■ **To do**:
A - For each of the statements (i), (ii) and (iii) below, state whether it agrees with the forum discussion about Conan, answering yes or no and quoting the exact words of the discussion that decide it. (i) A participant mentions a French movie from 2023 about a female version of Conan. (ii) A participant says they have read D&D fiction regularly in recent years. (iii) A participant states that cowboy movies reached their height while the West was still an open frontier.
B - Extend the forum discussion about Conan, beginning after its final sentence.

— START OF Document segment —

This is still a common trope, it just shows up in different ways. Again, in the prose Howard often contrasts conan with Civilization, but he is often just talking about cities. Characters going to the big city and loses themselves their because of its corruption of their character is something you see all the time in cinema (it isn't the only way this topic is handled, but it is a concept that is out there).

All that said this is just one aspect of Conan. I don't think you can pinpoint one feature of the stories, declare that feature no longer relevant, and then say therefore what Conan embodies is irrelevant. If you ask 8 different people what Conan embodies you are probably going to get 8 different responses because he can resonate with folks for different reasons. But the proof is in the pudding. The stories are still being published and read (they wouldn't be getting published if people still weren't reading them). Someone has linked to a successful video game. There are still comics. The character still shows up in places. Everyone knows who the character is. Apparently there was even a french movie in 2023 about a female version of Conan, called She is Conann. In recent years they have been trying to get a Conan show off the ground again and the may still well happen. I mean if people don't like Conan, that is fair. I get that a lot of folks in the thread find the character problematic. But that doesn't make Conan a dead property
 

OK...so what happens when there isn't a frontier and a border? What happens when there hasn't been one for so long that nobody alive remembers a time when there was? Tropes are resilient things, but nothing lives forever.
Oh I think there will always be a frontier somewhere. But if not, we have Conan's experiences with civilization, where it's soft and corrupt, too. I think that may remain an issue as well. And ... the pulps progressed into noir, didn't they?
 

If that party of characters as described oozes the Gothic horror I would generally want to see in a Ravenloft story, I will happily stand corrected.
Agreed. I still prefer the human-centric version of D&D. Of course, I have not consumed any D&D fiction since the 90s. This is one of those things where I will just leave it as this is aimed at a different audience/generation.
 

Oh I think there will always be a frontier somewhere. But if not, we have Conan's experiences with civilization, where it's soft and corrupt, too. I think that may remain an issue as well. And ... the pulps progressed into noir, didn't they?

There are still frontiers. But a lot of genres built around frontiers are drawing from history anyways, not from the present. The west was well over when cowboy movies were at their height. The frontier was useful in those, and in Wuxia, because it is a very good setting for telling certain kinds of stories. I just need to know that frontiers existed in the west or in China for those stories to make sense and have resonance.

I mean manorialism and feudalism are not really that relevant to people playing D&D these days but plenty of fantasy includes trappings from those times
 

Exactly. There's so much pontificating about what Conan is about from people who clearly haven't read the stories.
Or perhaps there's more than one theme to the stories. And you can discuss more than one aspect of the stories at once. To my mind, a lot is going on in the stories, some of which is still being discussed today. I think about the "civilized men are more discourteous than savages because they know they can be impolite without having their skulls split” quote often while in meetings where we set policy.
 

Get new people to discuss fantasy literature with. They are stuck in the past.

— END OF Document segment —
— START OF Dataset extract —

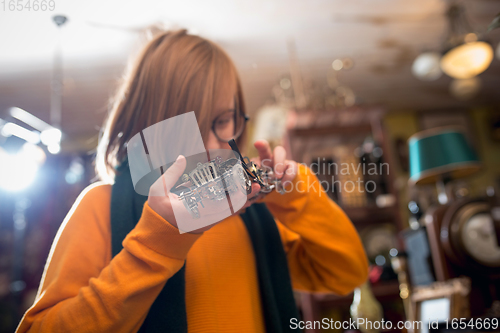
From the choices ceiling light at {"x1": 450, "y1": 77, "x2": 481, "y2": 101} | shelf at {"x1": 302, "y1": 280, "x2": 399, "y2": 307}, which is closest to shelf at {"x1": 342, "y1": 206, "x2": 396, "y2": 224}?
A: shelf at {"x1": 302, "y1": 280, "x2": 399, "y2": 307}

— END OF Dataset extract —

■ **Per-task outputs**:
A -
(i) Yes: "Apparently there was even a french movie in 2023 about a female version of Conan, called She is Conann."
(ii) No: "Of course, I have not consumed any D&D fiction since the 90s."
(iii) No: "The west was well over when cowboy movies were at their height."

B -
2022 Goodreads Choice award, 2023 Nebula for best novel, 2023 Hugo for best novel, New York Times bestseller: Legends & Lattes, by Travis Baldtree. It's subtitle is "A novel of high fantasy and low stakes", it is the story of an orc who quits the violent mercenary game to open a coffee shop.
Well, not totally - of the Big 3 general RPG rules system structures right now, the two outside of D&D are *Borg (which it's explicitly textual to the setting that everything is ultimately futile - there's no way to stop the end of the world and preventing your characters from coming a messy and futile end), and (as an extension of Powered by the Apocalypse) Forged in the Dark (which is fundimentally based around the concept that your characters are ultimately replaceable, and the mechanics are structured in a way where your character will burn out or die, quite possibly before they complete their goals, so the question becomes how much can they accomplish before they wipe out or are taken out, at which point you - as a player - create a new character).

So, the TTRPG space is leaning really hard into grimdark and nihilism outside of the D&D space (which, ironically, makes it harder to find players who want to play something other than D&D - the Grimdark FitD games have made it rather tricky to get anyone actually into playing something else if they don't want to do Grimdark).
 

This is still a common trope, it just shows up in different ways. Again, in the prose Howard often contrasts conan with Civilization, but he is often just talking about cities. Characters going to the big city and loses themselves their because of its corruption of their character is something you see all the time in cinema (it isn't the only way this topic is handled, but it is a concept that is out there).

All that said this is just one aspect of Conan. I don't think you can pinpoint one feature of the stories, declare that feature no longer relevant, and then say therefore what Conan embodies is irrelevant. If you ask 8 different people what Conan embodies you are probably going to get 8 different responses because he can resonate with folks for different reasons. But the proof is in the pudding. The stories are still being published and read (they wouldn't be getting published if people still weren't reading them). Someone has linked to a successful video game. There are still comics. The character still shows up in places. Everyone knows who the character is. Apparently there was even a french movie in 2023 about a female version of Conan, called She is Conann. In recent years they have been trying to get a Conan show off the ground again and the may still well happen. I mean if people don't like Conan, that is fair. I get that a lot of folks in the thread find the character problematic. But that doesn't make Conan a dead property

I don't see much evidence of this trope in recent fiction, cinematic or otherwise. It's not the same thing as conflict between city and small town values (both the city and the small town are civilized)--and frankly, I haven't seen that one too much recently either.

I'm not claiming that the corrupting influence of civilization is the only feature of Conan, but that it is a pretty defining feature, and one of the primary things that you can get from Conan stories that you wouldn't get from other fiction. What I'm positing is that, in the huge marketplace of fictional ideas, if one of your defining traits doesn't resonate widly anymore in the 21st century, then you are unlikely to remain influential when there are so many other fictional ideas to choose from. Of course people will continue to read and make adaptations of Conan--it would take a very long time for such a singular character to completely vanish from culture--but the entire premise of this thread is that he's no longer familiar to a wide range of DnD players, and I think that's almost certainly true. He was once one of the fundamental texts of fantasy fiction, and now he isn't. So I'm speculating about why I think that is.

Oh I think there will always be a frontier somewhere. But if not, we have Conan's experiences with civilization, where it's soft and corrupt, too. I think that may remain an issue as well. And ... the pulps progressed into noir, didn't they?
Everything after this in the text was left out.